まるでSF映画のような月面居住の実現に向けた計画を、アメリカ航空宇宙局(NASA)が発表した。月で暮らして働く人にはどんな日常が待っているのか。

NASAが5月に発表した「月面基地(Moon Base)」計画では、月の南極付近に基地を建設して段階的に人類を居住させ、2032年までに「継続的な人類の居住」の実現を目指す。プロジェクトが完了する第3段階では「月に居住して働くことが現実になる」とNASAは説明している。

こうした未来構想では輝かしい都市計画ばかりが注目されがちだが、実際には月での日常生活ははるかに現実的で、困難が多いはずだと専門家は指摘する。

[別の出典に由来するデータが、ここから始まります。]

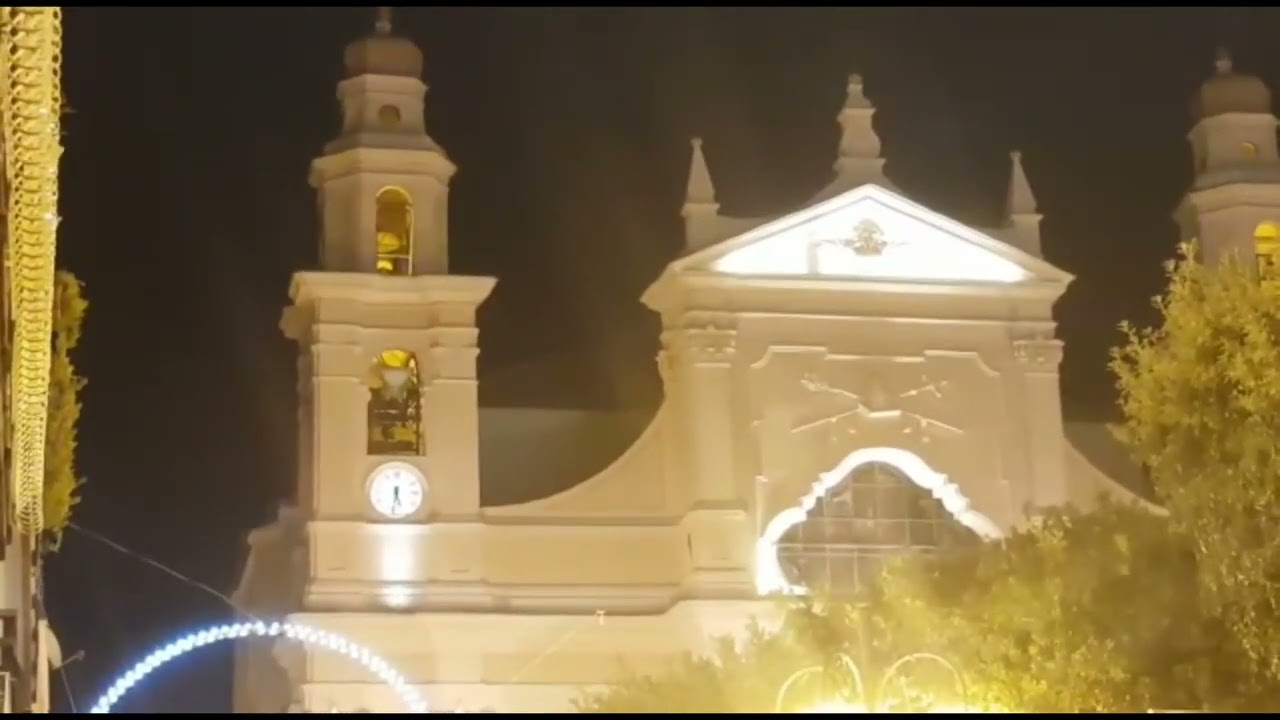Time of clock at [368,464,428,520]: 5:31
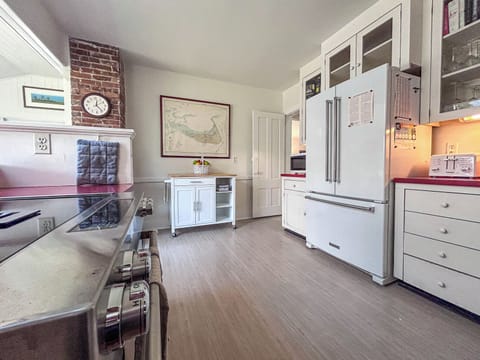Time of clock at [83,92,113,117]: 12:23
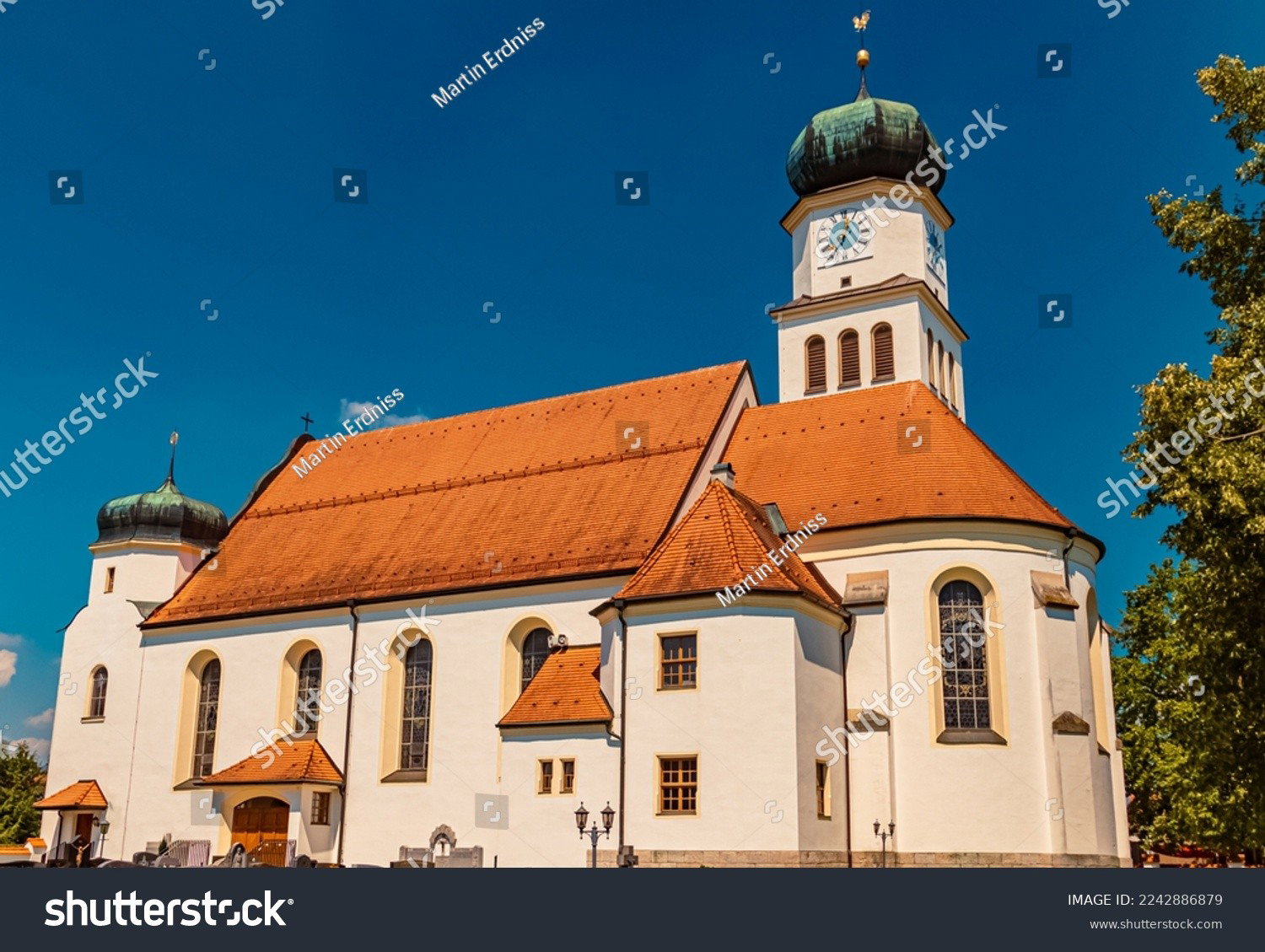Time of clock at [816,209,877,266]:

「月面の人類にとって最大の課題は、月に大気がないことだ。磁場もないので宇宙放射線に直接さらされる」

本誌にそう語ったのは、NASA諮問委員会の有人探査・運用(HEO)委員を務めたコロラド鉱山大学のジョージ・ソワーズ教授。

過酷な気温も障害になる。NASAによると、南極付近の気温は日が当たる場所で54度を超える一方、日が当たることのないクレーターではおよそ氷点下200度まで下がる。

そうした環境の中、ほとんどの人は月の土壌の層に守られて屋内で暮らすことになるだろうとソワーズは予想する。

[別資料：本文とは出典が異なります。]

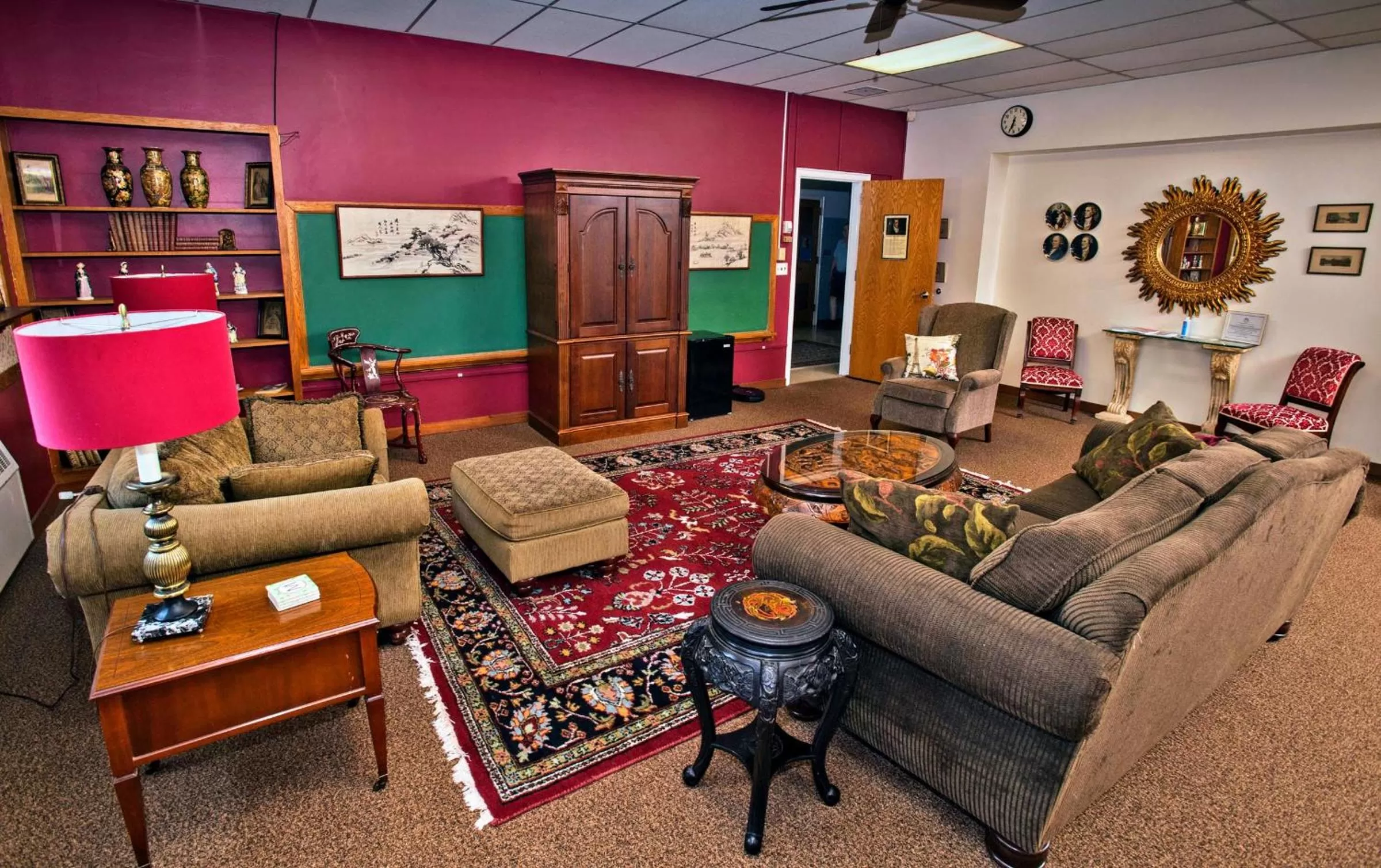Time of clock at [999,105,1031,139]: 6:34
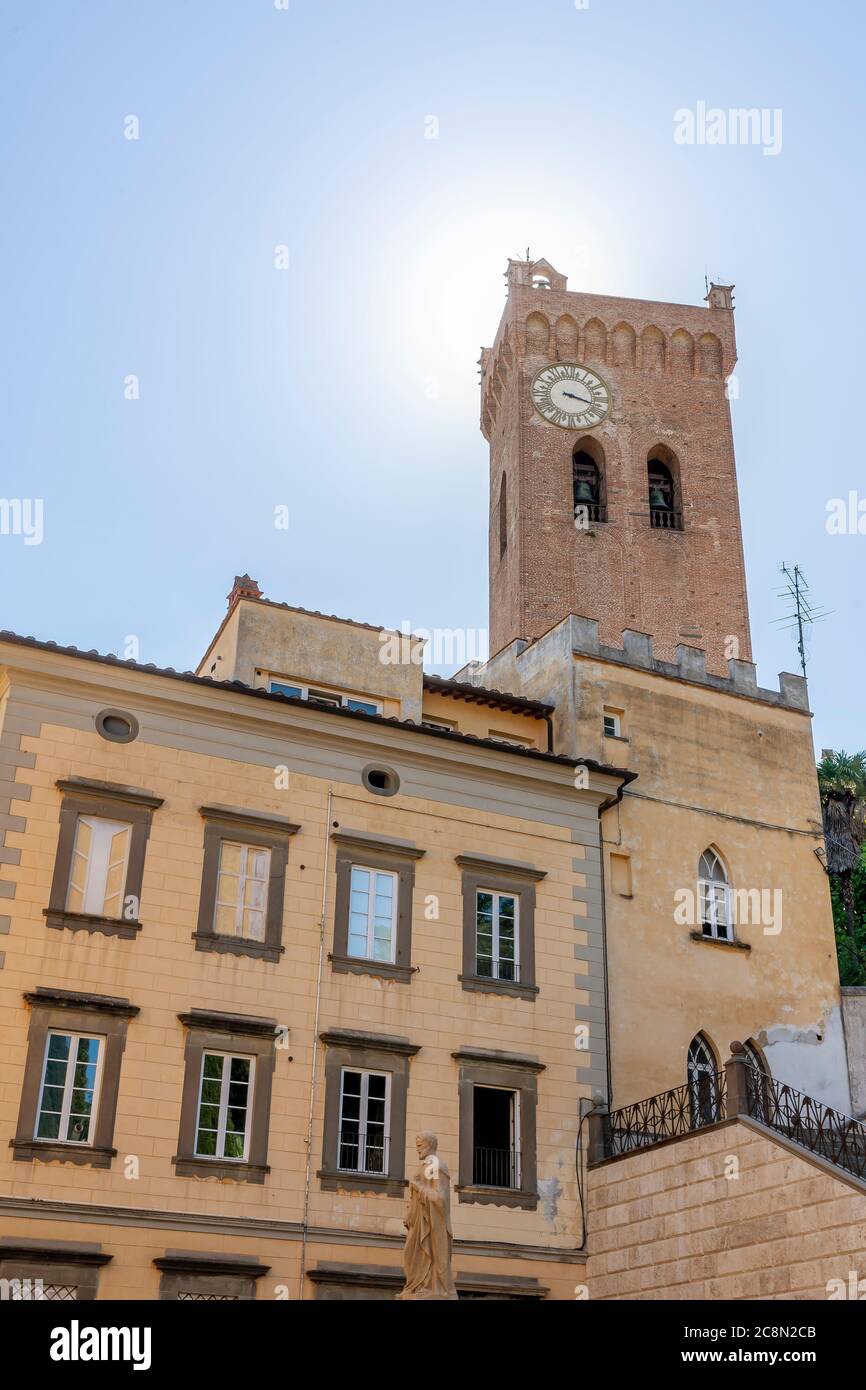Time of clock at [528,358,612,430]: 3:17
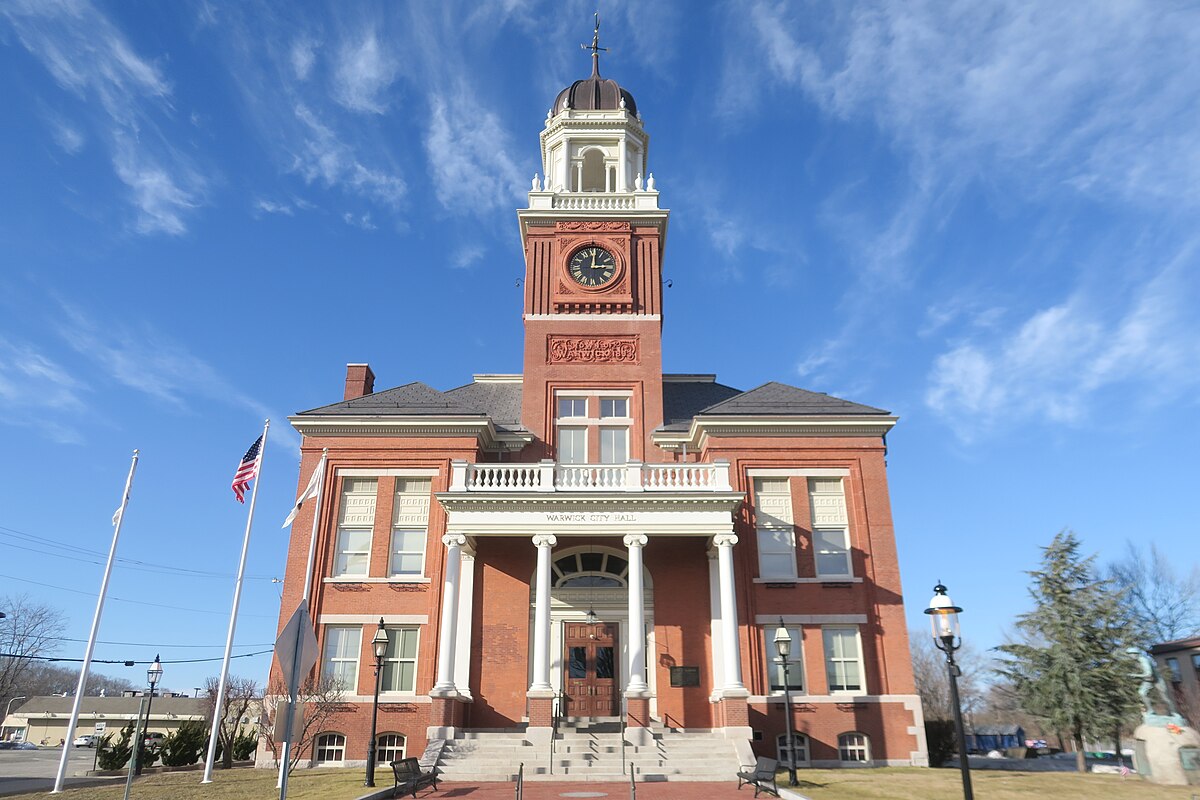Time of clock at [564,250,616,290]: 3:00
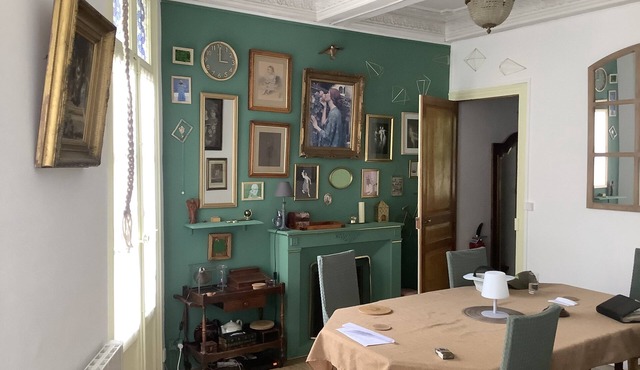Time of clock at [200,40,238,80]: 3:00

「自分を守ってくれる厚い土壌の下での屋内暮らしが中心になるだろう。外へ出ることは厳格に制限され、管理される」

ソワーズによると、宇宙飛行士は生涯の被爆線量を制限値以下に抑えるため、キャリアを通じて放射線被爆管理を行わなければならない。このため屋外活動の多くは「ロボット技術を多用」することが予想される。

ただ、放射線を十分遮ることのできる居住施設が建設できれば、屋外での被爆を慎重に管理するという条件付きで、月に無期限で滞在できる可能性もあるという。

将来的には観光さえ可能になるかもしれない。短期滞在であれば、長期滞在する場合のような放射線の懸念は生じない。